I went back to Iokan. He was where I’d left him, still staring out the window, though we were higher now and the gentle curve of the Earth was turning into a more pronounced arc. I was surprised when he spoke.

“You know, this isn’t the first space elevator I’ve seen.”

“Really?”

“Yes. The Antecessors used to have one, before the cataclysm. They buried it under the Pacific, in a sea mount.”

“They buried it?”

“They didn’t leave it connected all the time. It could retract back under the sea.”

“That’s quite a piece of engineering.”

“The idea was that one strand would come down from orbit, and another would go up from the sea, and they’d connect. When we found it, we set it off by accident, but there wasn’t anything in orbit for it to go to. It jumped up, went into the sky, hung there for a while and fell back down. Started a tsunami. Not one of our best days.”

He fell silent again with an apologetic smile.

“Iokan… listen. I know you think this is going to end with you going off and being one of them, but… I think you should be a little more cautious. It’s not just going to be you and them at the meeting. There’s a lot of Exploration and Diplomatic people with us, and the ICT as well. If we see the Antecessors giving us any trouble, we’re going to come back here straight away. And we’re not going to leave you behind.”

He smiled at my lack of faith, then looked out at the black sky above the blue Earth. “Don’t worry, Asha. It’s going to be fine. You’ll see.” I left him to it and went to speak to the Diplomatic Service about Liss’s request.

Half a day later, the Earth was a black disc rimmed by blue, and the lights of Hub Metro and a few scattered settlements were the only things visible on the night-time surface.
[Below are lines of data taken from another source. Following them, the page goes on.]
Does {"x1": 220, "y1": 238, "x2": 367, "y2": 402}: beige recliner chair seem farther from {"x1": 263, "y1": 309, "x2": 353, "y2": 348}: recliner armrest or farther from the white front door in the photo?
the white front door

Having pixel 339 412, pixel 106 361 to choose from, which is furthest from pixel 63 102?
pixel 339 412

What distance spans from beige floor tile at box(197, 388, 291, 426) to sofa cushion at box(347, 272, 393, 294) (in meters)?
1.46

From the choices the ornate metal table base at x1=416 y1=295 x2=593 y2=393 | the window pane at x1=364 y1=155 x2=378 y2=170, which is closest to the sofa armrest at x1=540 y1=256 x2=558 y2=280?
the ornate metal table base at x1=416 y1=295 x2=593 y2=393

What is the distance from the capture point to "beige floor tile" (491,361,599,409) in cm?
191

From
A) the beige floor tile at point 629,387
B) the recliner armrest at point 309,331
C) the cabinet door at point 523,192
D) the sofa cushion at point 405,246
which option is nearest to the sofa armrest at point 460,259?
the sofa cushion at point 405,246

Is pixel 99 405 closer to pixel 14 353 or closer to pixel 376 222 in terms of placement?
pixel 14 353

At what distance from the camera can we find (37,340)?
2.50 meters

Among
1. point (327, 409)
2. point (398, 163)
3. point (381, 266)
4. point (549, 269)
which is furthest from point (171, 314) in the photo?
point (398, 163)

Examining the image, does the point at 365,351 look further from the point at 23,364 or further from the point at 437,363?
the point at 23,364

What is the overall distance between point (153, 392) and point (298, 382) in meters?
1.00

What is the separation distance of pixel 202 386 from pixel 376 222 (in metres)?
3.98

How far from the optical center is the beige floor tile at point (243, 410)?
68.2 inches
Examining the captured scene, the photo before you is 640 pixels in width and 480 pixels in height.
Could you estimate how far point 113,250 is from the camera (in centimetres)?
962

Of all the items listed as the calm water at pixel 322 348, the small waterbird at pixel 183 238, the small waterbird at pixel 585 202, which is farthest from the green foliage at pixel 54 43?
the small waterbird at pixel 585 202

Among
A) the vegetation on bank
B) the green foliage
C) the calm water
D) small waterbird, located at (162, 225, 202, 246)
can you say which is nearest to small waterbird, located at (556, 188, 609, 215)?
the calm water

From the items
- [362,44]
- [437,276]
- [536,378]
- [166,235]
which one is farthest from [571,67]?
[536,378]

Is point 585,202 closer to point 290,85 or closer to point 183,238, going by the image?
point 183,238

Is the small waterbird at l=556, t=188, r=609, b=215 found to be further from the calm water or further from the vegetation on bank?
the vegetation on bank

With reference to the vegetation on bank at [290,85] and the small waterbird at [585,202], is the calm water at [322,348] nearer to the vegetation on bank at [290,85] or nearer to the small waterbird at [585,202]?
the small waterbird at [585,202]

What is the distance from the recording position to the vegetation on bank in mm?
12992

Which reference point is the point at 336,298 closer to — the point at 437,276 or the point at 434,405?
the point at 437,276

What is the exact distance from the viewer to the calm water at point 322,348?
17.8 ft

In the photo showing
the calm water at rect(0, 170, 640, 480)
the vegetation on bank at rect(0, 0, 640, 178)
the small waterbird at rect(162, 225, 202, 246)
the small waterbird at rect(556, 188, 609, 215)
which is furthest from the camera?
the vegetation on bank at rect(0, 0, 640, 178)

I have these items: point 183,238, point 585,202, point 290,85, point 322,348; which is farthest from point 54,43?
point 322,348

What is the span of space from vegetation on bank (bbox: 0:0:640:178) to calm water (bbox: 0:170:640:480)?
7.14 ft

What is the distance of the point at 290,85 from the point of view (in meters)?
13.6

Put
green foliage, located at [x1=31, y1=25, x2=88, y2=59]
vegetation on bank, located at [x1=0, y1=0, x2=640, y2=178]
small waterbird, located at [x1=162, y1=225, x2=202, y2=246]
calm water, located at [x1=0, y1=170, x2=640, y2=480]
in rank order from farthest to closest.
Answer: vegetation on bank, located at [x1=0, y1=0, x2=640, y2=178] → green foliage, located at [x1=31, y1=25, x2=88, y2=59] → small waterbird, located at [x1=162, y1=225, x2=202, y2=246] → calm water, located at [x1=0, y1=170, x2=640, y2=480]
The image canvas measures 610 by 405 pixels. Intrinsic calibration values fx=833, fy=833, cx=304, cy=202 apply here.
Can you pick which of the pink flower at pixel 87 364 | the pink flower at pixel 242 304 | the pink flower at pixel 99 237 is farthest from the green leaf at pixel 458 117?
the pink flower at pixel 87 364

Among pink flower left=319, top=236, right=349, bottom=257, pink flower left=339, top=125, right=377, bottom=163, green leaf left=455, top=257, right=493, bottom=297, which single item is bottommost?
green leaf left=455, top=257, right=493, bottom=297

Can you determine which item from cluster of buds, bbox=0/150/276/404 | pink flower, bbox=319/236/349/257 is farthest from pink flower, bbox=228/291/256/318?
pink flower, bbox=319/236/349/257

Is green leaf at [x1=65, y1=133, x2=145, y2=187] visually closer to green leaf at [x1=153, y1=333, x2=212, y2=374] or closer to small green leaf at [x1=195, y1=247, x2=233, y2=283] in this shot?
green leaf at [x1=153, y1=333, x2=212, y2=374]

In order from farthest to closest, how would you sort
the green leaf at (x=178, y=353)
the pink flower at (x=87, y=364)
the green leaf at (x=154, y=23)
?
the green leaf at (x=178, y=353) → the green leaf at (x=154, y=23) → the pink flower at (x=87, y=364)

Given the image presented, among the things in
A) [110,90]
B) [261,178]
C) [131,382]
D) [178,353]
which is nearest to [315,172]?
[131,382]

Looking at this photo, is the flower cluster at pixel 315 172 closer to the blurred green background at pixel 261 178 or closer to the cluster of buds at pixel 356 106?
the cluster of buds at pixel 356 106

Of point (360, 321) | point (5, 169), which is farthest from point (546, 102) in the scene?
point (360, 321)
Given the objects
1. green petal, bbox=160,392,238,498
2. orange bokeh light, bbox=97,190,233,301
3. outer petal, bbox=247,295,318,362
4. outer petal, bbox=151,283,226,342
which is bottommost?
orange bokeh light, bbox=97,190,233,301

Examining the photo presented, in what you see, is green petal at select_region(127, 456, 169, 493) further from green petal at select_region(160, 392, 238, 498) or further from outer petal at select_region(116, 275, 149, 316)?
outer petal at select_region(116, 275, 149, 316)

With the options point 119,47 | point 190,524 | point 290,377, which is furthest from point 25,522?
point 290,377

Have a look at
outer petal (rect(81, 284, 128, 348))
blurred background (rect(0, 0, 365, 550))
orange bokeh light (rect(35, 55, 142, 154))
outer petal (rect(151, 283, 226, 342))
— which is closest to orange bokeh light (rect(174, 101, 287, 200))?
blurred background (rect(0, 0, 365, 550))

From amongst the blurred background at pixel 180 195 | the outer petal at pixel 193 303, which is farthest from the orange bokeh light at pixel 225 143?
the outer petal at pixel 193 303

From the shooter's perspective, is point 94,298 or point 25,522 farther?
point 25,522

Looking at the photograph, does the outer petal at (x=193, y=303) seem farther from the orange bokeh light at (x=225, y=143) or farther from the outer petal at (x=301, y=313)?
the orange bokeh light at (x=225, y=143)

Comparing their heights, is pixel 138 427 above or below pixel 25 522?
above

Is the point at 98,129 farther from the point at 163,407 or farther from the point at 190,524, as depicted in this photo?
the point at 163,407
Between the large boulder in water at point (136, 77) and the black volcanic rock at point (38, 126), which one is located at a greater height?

We were called to our cabins to strap in for deceleration as we approached the counterweight station, where we took a shuttle to join our ship, the Exploration Service Vessel Geology, a journey of three more days. She was waiting out beyond the moon at the L2 point, where the gravity of Earth and Moon cancels out. The L1 point was nearer, lying between Earth and Moon, but that was occupied by Grainger Station and the main transit points to and from other universes. The Exploration Service preferred to use L2. It was less convenient but allowed them to emerge into a new universe hidden behind the moon, and was easier to defend should something follow them back. A number of vessels were stationed there permanently with as much weaponry as the IU could muster, which isn’t much and hardly what you would need to defend against a serious invasion; but since the Exploration Service is tasked with finding either empty worlds or planets of scientific interest, it’s rarely much of an issue.